## Given request
Format the lines below as a JSON list of strings, one string per line, leaving out blank lines and the pictures.

## Records provided
++++++++

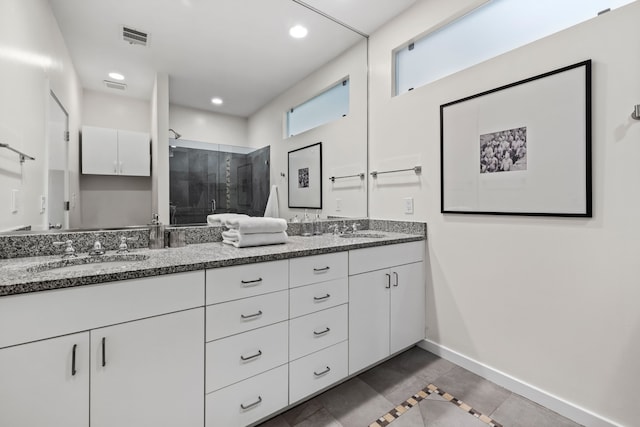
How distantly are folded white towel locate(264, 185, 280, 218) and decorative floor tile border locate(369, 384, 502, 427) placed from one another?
1.36 meters

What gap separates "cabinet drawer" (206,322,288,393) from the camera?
1.24m

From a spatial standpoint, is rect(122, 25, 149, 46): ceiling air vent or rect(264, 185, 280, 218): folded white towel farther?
rect(264, 185, 280, 218): folded white towel

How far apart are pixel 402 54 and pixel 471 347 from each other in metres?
2.29

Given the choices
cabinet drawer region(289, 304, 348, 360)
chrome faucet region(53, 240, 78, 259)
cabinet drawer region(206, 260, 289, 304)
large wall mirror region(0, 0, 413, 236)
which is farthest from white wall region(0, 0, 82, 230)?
cabinet drawer region(289, 304, 348, 360)

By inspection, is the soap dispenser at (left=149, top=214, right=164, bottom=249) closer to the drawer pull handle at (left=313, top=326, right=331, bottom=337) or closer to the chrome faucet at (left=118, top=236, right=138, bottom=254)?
the chrome faucet at (left=118, top=236, right=138, bottom=254)

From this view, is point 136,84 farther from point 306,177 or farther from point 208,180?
point 306,177

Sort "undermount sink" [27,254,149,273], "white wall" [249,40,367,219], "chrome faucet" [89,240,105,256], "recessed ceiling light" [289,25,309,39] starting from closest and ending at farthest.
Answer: "undermount sink" [27,254,149,273] → "chrome faucet" [89,240,105,256] → "recessed ceiling light" [289,25,309,39] → "white wall" [249,40,367,219]

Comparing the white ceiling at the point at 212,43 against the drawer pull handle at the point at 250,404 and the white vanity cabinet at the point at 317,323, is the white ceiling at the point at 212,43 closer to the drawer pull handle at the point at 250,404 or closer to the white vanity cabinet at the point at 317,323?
the white vanity cabinet at the point at 317,323

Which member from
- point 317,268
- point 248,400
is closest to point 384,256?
point 317,268

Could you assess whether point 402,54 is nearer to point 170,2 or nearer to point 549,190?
point 549,190

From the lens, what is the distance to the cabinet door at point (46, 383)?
0.89 metres

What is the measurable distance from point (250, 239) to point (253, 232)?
0.04 meters

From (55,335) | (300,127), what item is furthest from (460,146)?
(55,335)

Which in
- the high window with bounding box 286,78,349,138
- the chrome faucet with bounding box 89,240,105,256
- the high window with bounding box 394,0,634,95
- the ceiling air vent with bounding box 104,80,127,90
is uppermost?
the high window with bounding box 394,0,634,95
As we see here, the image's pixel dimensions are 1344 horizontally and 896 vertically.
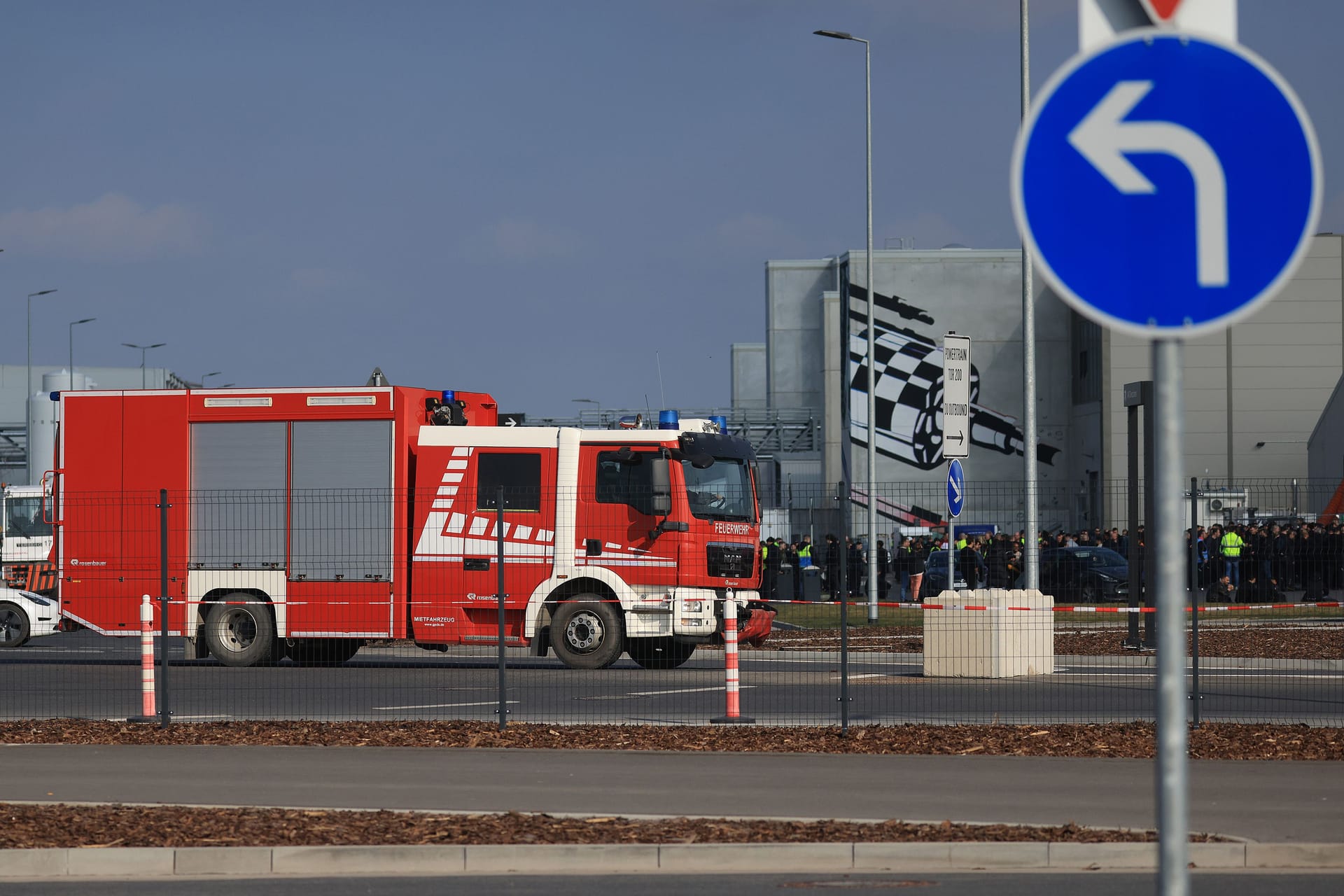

++++++++

## The completed task
[
  "How distantly are folded white towel locate(264, 185, 280, 218) and decorative floor tile border locate(369, 384, 502, 427) placed from one another?",
  "1.36 meters",
  "What gap separates \"cabinet drawer\" (206,322,288,393) from the camera?",
  "1.24m",
  "From a spatial standpoint, is rect(122, 25, 149, 46): ceiling air vent or rect(264, 185, 280, 218): folded white towel farther?",
  "rect(264, 185, 280, 218): folded white towel",
  "How far apart are pixel 402 54 and pixel 471 347 from each other in metres?",
  "2.29",
  "Given the choices",
  "cabinet drawer region(289, 304, 348, 360)",
  "chrome faucet region(53, 240, 78, 259)",
  "cabinet drawer region(206, 260, 289, 304)",
  "large wall mirror region(0, 0, 413, 236)",
  "which is farthest from white wall region(0, 0, 82, 230)?",
  "cabinet drawer region(289, 304, 348, 360)",
  "By inspection, is the soap dispenser at (left=149, top=214, right=164, bottom=249) closer to the drawer pull handle at (left=313, top=326, right=331, bottom=337) or closer to the chrome faucet at (left=118, top=236, right=138, bottom=254)?",
  "the chrome faucet at (left=118, top=236, right=138, bottom=254)",
  "From this view, is point 136,84 farther from point 306,177 or farther from point 208,180?",
  "point 306,177",
  "Sort \"undermount sink\" [27,254,149,273], \"white wall\" [249,40,367,219], \"chrome faucet\" [89,240,105,256], \"recessed ceiling light\" [289,25,309,39] starting from closest and ending at farthest.",
  "Answer: \"undermount sink\" [27,254,149,273] → \"chrome faucet\" [89,240,105,256] → \"recessed ceiling light\" [289,25,309,39] → \"white wall\" [249,40,367,219]",
  "Comparing the white ceiling at the point at 212,43 against the drawer pull handle at the point at 250,404 and the white vanity cabinet at the point at 317,323, is the white ceiling at the point at 212,43 closer to the drawer pull handle at the point at 250,404 or closer to the white vanity cabinet at the point at 317,323?",
  "the white vanity cabinet at the point at 317,323",
  "Which member from",
  "- point 317,268",
  "- point 248,400",
  "is closest to point 384,256?",
  "point 317,268",
  "Could you assess whether point 402,54 is nearer to point 170,2 or nearer to point 549,190?",
  "point 549,190",
  "From the lens, what is the distance to the cabinet door at point (46, 383)?",
  "0.89 metres",
  "What is the measurable distance from point (250, 239) to point (253, 232)?",
  "0.04 meters",
  "From (55,335) | (300,127), what item is furthest from (460,146)?",
  "(55,335)",
  "Which in",
  "- the high window with bounding box 286,78,349,138",
  "- the chrome faucet with bounding box 89,240,105,256",
  "- the high window with bounding box 394,0,634,95",
  "- the ceiling air vent with bounding box 104,80,127,90",
  "is uppermost?",
  "the high window with bounding box 394,0,634,95",
  "As we see here, the image's pixel dimensions are 1344 horizontally and 896 vertically."
]